By ANTHONY HADEN-GUEST
As a beginner magazine writer, back in the Golden Age of Magazines – and, yes, I want those caps! – I got to know some terrific photographers and Eve Arnold was one of them. Arnold, an American in London with hair swept back into a no nonsense look, was with Magnum, which was a photographer’s sect as much as a major agency, and she once shared memories of working conditions during the austere post-war years, such as a big shoot for Life magazine, who allotted her just six rolls of film. Is it a false memory that the subject was Marilyn Monroe?
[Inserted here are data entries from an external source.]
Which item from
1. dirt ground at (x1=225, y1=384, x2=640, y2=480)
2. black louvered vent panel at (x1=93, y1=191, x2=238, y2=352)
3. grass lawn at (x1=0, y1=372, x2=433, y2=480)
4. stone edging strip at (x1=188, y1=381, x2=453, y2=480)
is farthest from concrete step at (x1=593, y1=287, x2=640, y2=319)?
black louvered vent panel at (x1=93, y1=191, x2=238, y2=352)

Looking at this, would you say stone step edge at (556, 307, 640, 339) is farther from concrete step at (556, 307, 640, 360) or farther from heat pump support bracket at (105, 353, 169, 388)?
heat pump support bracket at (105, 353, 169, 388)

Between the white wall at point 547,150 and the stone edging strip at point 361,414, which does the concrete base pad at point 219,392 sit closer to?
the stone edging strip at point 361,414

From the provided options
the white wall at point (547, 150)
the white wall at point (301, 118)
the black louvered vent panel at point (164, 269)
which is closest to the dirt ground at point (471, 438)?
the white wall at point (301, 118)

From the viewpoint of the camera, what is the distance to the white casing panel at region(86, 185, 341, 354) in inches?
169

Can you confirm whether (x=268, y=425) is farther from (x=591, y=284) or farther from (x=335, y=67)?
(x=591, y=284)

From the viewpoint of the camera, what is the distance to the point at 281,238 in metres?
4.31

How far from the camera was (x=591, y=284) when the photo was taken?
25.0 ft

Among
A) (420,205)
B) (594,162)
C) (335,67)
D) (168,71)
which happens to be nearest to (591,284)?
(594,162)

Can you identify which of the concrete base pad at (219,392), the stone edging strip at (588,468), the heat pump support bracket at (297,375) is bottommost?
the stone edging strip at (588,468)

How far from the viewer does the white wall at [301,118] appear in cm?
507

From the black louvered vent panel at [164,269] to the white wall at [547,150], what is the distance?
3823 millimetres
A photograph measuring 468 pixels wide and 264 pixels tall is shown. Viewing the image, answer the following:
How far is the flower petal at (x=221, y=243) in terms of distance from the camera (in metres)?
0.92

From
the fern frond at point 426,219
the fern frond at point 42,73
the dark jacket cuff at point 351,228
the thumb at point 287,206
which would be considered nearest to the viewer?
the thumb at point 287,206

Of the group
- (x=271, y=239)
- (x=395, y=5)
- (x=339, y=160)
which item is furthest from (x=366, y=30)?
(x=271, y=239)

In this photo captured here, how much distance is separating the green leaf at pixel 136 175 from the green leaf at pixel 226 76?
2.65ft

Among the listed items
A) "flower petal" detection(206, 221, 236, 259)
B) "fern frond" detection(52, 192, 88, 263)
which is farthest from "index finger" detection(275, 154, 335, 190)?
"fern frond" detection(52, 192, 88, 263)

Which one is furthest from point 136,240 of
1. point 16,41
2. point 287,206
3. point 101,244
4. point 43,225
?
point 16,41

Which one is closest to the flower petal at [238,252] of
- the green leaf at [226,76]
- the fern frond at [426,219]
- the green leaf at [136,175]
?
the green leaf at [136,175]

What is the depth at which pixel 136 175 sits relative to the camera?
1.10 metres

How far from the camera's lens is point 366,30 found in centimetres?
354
Arnold did indeed shoot the filming of the John Huston movie, The Misfits, bonded with the actress and produced a book. Just why did this show prompt these memories? Because Arnold made it clear that she had an advantage on such a shoot, a situation which involved both chance and intimacy, a single word: Trust.
So to The Female Lens, the show of photographs of women by woman photographers at New York City’s Richard Taittinger Gallery, the very name of which will be likely to bring to mind its polar opposite, The Male Gaze. This phrase was coined some four decades plus ago by Laura Mulvey, a British film theorist, as part of her description of the way a man is likely to look at an attractive woman unknown to him, and it remains in widespread use today, suggesting both the eye of the connoisseur, the would-be collector of beautiful objects, as also the instinctual eye of the hunter, checking out prey. Which seems spot on to me.